The most popular route when doing the Camino de Santiago Compostela is the Camino Frances. And it starts in this tiny but enchanting Basque village in the south of France. Saint Jean Pied de Port or SJPP literally translates to “Saint John at the foot of the mountain pass”. That mountain is the Pyrénées. Pilgrims or peregrinos congregate here and many small inns and albergues accommodate them. The Pilgrims Center gives out camino route maps and the village parish priest blesses pilgrims who attend mass services. But SJPP is really more than just the starting point for a camino or pilgrimage walk. And one need not be a pilgrim to appreciate this village called Donibane Garazi in Basque. 

There’s the old bridge over the River Nive in this old capital of the traditional Basque province of Lower Navarre. Within the “walled area”, one can walk on the ramparts or go up and down the charming streets called Rue de France, Rue de Espagne and Rue de la Citadelle. The cobblestoned streets are lined with shops and restaurants. The Pilgrims Center is located in here, along the path towards the Citadelle. Some deli and pastry shops have balconies or windows overlooking the river and the old bridge. 

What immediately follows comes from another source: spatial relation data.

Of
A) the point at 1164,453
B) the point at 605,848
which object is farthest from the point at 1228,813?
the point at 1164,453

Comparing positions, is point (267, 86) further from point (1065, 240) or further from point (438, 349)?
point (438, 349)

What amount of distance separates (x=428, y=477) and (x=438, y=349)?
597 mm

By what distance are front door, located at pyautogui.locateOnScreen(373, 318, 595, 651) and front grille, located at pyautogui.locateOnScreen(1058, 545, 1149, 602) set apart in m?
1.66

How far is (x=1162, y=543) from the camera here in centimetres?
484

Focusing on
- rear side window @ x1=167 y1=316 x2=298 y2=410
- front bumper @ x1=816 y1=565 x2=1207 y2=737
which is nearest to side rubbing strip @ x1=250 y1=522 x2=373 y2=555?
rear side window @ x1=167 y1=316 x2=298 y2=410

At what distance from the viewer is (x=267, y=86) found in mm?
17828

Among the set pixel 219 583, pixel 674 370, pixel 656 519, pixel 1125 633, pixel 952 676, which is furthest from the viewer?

I’ve seen many locals and a few tourists (it’s still early for the Camino season) go up the Citadelle from where a panoramic view of the village outside the walls can be glimpsed.  In Place de Trinquet, there are more inns and dining places to choose from. It’s lovely just walking up and down these streets, within and outside the walls. The atmosphere is also very congenial as many solo camino walkers are open to making friends and gaining camino buddies. One can never be alone here in SJPP. Saying “Buen Camino” has become the norm. In the village church near the clock tower, the parishioners engaged me in an animated chat seeing I’m “solo” and from the Philippines, which I think is a rarity. Many pilgrims come from France and Spain. 

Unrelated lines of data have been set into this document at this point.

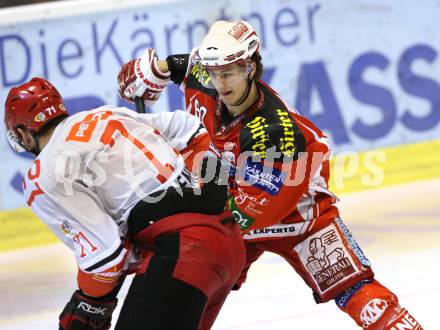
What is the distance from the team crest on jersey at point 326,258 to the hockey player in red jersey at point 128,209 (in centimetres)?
76

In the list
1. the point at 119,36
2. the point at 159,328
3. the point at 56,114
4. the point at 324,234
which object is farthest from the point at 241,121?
the point at 119,36

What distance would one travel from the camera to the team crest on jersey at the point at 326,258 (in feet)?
12.0

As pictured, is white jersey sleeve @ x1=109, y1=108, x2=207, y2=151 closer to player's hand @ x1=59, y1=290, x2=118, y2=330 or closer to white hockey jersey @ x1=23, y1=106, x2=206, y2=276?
white hockey jersey @ x1=23, y1=106, x2=206, y2=276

SJPP is lovely, even with an overcast sky or even if it rained the late afternoons and evenings we were here. There’s wine to partake to while away cold evenings and the tiny chocolate shops can be tempting. When the sun’s out in the morning, it can still be freezing cold but a good walk is not a bad idea. You can even trace the start of the camino if you like by simply going all the way through the Rue de Espagne and then following the camino signs. Try the first three (3) kilometers venturing out of the village  if you like.  In no time, you’d find bleating sheep and dogs let loose on country roads. 

So how about it? Ready for a walk? Be sure to wear comfy shoes to navigate the cobblestoned paths and a windbreaker to shield you from the wind especially as you hike up the Citadel. Buen Camino!